[c. 10 September 1761]
Je vous jure mon cher Cicéron que Le chanoine de Reims a très mal vu.
Les princes du sang se sont mis en possession de venir prendre la première place sur les bancs du téâtre quand il y avait des bancs, et il fallait bien qu'on se levast pour leur faire place; mais assurément Corneille ne venait pas déranger tout un banc, et faire sortir la personne qui occupait la première place sur ce banc.
S'il arrivait tard, il était debout; s'il arrivait de bonne heure, il était assis; il se peut faire qu'ayant paru à la représentation de quelqu'une de ses bonnes pièces, on se soit levé pour le regarder, qu'on luy ait battu des mains. Hélas à qui cela n'arrive t'il pas? Mais qu'il ait eu des distinctions réelles, qu'on luy ait rendu des honneurs marquez, que ces honneurs ayent passé en usage pour luy, c'est ce qui n'est ny vray, ny vraisemblable, ny même possible, attendu la tournure de nos esprits français. Croyez moi, le pauvre homme était négligé comme tout grand homme doit l'être parmy nous. Il n'avait nulle considération, on se moquait de luy; il allait à pied, il arrivait crotté de chez son libraire à la comédie; on sifla ses douze dernières pièces; à peine trouva t'il des comédiens qui daignassent les jouer. Oubliez vous que j'ay été élevé dans la cour du palais par des personnes qui avaient vu longtemps Corneille? Ce qu'on nous dit dans notre enfance nous fait une impression durable, et j'étais destiné à ne rien oublier de ce qu'on me disait des pauvres poètes mes confrères; mon père avait bu avec Corneille. Il me disait que ce grand homme était le plus ennuieux mortel qu'il eût jamais vu, et l'homme qui avait la conversation la plus basse. L'histoire du lutin est fort connue; et malheureusement son lutin l'a totalement abandonné dans plus de vingt pièces de téâtre; cependant on veut des commentaires sur ces ouvrages qui ne devraient jamais avoir vu le jour. A la bonne heure, on aura des commentaires, je ne plains pas mes peines.
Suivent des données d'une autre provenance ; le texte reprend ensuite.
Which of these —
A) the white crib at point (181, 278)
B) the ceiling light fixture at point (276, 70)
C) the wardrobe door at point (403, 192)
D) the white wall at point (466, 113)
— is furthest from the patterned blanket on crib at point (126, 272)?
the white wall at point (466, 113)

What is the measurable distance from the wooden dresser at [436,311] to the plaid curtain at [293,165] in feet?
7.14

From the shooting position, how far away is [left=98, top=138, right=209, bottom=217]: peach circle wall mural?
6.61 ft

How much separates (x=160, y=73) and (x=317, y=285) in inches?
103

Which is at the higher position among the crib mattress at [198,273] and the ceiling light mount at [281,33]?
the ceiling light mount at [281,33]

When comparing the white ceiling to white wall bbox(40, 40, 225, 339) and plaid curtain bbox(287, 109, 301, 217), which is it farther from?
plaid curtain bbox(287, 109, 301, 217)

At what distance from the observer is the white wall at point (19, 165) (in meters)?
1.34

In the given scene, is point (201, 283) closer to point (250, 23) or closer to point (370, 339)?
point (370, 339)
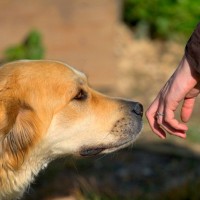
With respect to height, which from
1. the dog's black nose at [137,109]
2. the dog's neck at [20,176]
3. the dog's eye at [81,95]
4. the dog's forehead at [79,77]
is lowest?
the dog's neck at [20,176]

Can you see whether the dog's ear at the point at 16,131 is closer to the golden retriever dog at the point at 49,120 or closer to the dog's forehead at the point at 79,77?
the golden retriever dog at the point at 49,120

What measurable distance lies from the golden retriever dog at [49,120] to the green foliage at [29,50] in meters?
2.85

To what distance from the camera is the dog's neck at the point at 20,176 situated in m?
4.66

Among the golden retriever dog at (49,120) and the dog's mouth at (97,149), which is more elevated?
the golden retriever dog at (49,120)

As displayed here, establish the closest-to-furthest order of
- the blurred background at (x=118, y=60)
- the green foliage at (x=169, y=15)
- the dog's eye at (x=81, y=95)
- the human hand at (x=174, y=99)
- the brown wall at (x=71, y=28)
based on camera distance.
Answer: the human hand at (x=174, y=99) < the dog's eye at (x=81, y=95) < the blurred background at (x=118, y=60) < the brown wall at (x=71, y=28) < the green foliage at (x=169, y=15)

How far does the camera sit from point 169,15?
962cm

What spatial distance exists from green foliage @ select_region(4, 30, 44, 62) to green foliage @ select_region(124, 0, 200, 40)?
7.29 ft

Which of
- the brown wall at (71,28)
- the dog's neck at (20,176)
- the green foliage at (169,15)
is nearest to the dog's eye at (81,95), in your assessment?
the dog's neck at (20,176)

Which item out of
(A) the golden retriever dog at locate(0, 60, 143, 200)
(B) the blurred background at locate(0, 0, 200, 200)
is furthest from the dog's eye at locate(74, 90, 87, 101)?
(B) the blurred background at locate(0, 0, 200, 200)

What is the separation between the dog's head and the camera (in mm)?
4570

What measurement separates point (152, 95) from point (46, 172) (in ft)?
7.80

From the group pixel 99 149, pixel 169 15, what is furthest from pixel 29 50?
pixel 99 149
Tout ce que je demande à l'académie mon cher maître c'est qu'elle daigne lire mes observations aux assemblées quand elle n'aura point d'occupations plus pressantes. Je profiterai de ses critiques. Il est important qu'on sache que j'ay eu l'honneur de la consulter, et que j'ay souvent profité de ses avis. C'est là ce qui donnera à mon ouvrage un poids et une autorité qu'il n'aurait jamais si je ne m'en raportais qu'à mes faibles lumières. Je n'aurais même jamais entrepris un ouvrage si épineux si je n'avais compté sur les instructions de mes confrères.
Venons à ma lettre du 20 aoust; elle était pour vous seul; je la dictai fort vite; mais si vous trouvez qu'elle puisse être de quelque utilité, et qu'elle soit capable de disposer les esprits en faveur de mon entreprise, je vous prie de la donner à frère Tiriot. J'ay peur qu'il n'y ait quelques fautes de langage. On pardonne les négligences, mais non pas les solécismes, et il s'en glisse toujours quelques uns, quand on dicte rapidement. Je me mets entre vos mains à la suitte de Pierre et je recommande l'un et l'autre à vos bons offices, à vos lumières et à vos bontez.
Adieu mon cher maitre, votre vieillesse est bien respectable; plût à dieu que la mienne en approchast! Vous écrivez comme à trente ans. Je sens combien je dois vous estimer, et vous aimer.
V.
Le président de Ruffey qui est chez moy, vous fait ses compliments.